In healthcare settings, handwashing can prevent potentially fatal infections from spreading from patient to patient and from patient to healthcare worker and vice-versa. The basic rule in the hospital is to cleanse hands before and after each patient contact by either washing hands or using an alcohol-based hand rub.
At home, handwashing can prevent infection and illness from spreading from family member to family member and, sometimes, throughout a community. In the home, the basic rule is to wash hands before preparing food and after handling uncooked meat and poultry, before eating, after changing diapers, after coughing, sneezing, or blowing one's nose into a tissue, and after using the bathroom.
Wash Your Hands: The Right WayWhen washing hands with soap and water:
Wet your hands with clean running water and apply soap. Use warm water if it is available.
Rub hands together to make a lather and scrub all surfaces.
Continue rubbing hands for 15-20 seconds. Need a timer? Imagine singing "Happy Birthday" twice through to a friend.
Rinse hands well under running water.
Dry your hands using a paper towel or air dryer. If possible, use your paper towel to turn off the faucet.
Always use soap and water if your hands are visibly dirty.
If soap and clean water are not available, use an alcohol-based hand rub to clean your hands. Alcohol-based hand rubs significantly reduce the number of germs on skin and are fast-acting.
When using an alcohol-based hand sanitizer:
Apply product to the palm of one hand.
Rub hands together.
Rub the product over all surfaces of hands and fingers until hands are dry.
Handwashing: The Beginning of Infection ControlIgnaz Semmelweis, an Austrian-Hungarian physician, first demonstrated over 150 years ago that hand hygiene can prevent the spread of disease. Hand hygiene as a practice includes performing handwashing, or using antiseptic handwash, alcohol-based hand rub, or surgical hand hygiene/antisepsis.
Dr. Semmelweis worked in a hospital in Vienna whose maternity patients were dying at such an alarming rate that they begged to be sent home. Most of those dying had been treated by student physicians who worked on corpses during an anatomy class before beginning their rounds in the maternity ward.
Because the students did not wash their hands effectively between touching the dead and the living, handwashing was an unrecognized hygienic practice at the time-pathogenic bacteria from the corpses regularly were transmitted to the mothers via the students' hands.
The result was a death rate five times higher for mothers who delivered in one clinic of the hospital than for mothers who delivered at another clinic not attended by the student physicians.
In an experiment considered quaint at best by his colleagues, Dr. Semmelweis insisted that his students wash their hands before treating the mothers-and deaths on the maternity ward fell fivefold.

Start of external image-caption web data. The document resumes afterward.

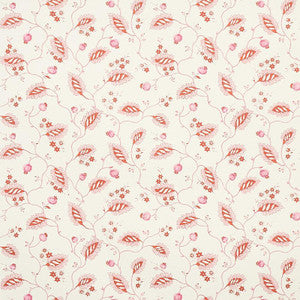 Maryam Vine Pink & Red 5011602 by Schumacher Wallpaper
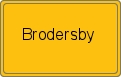 Ortsschild von Brodersby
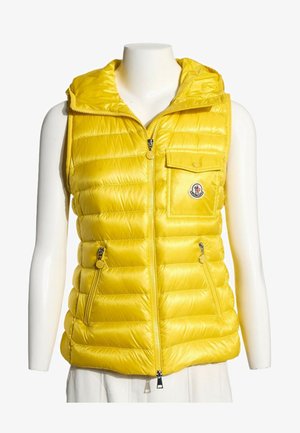 MONCLER, SLEEVELESS PUFFER YELLOW - Veste sans manches - yellow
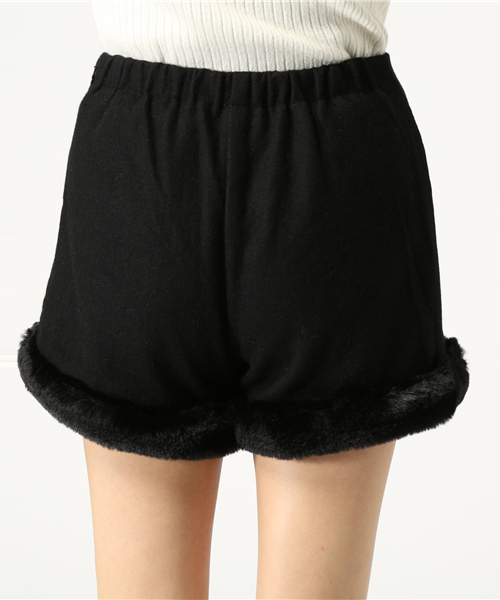archives(アルシーヴ)の「ウール×ファー ショートパンツ(その他パンツ・レディース・グレー/ブラック/キャメル・MEDIUM)」の11枚目の写真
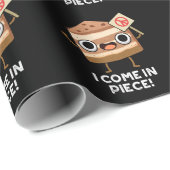 Ik kom in stuk Grappige Cake Pun Dark BG Cadeaupapier (Rol Hoek)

Unquestioned today as the most important tool in the healthcare worker's arsenal for preventing infection, handwashing was not readily accepted in Dr. Semmelweis's era. Indeed, his pleas to make handwashing a routine practice throughout the hospital were largely met with derision. Another 50 years would pass before the importance of handwashing as a preventive measure would be widely accepted by the medical profession. Sanitation is now a standard and thousands of lives have been saved because of Dr. Semmelweis's discovery.
1. Semmelweis I. Etiology, concept, and prophylaxis of childbed fever. Carter KC, ed. 1st ed. Madison, WI: The University of Wisconsin Press, 1983.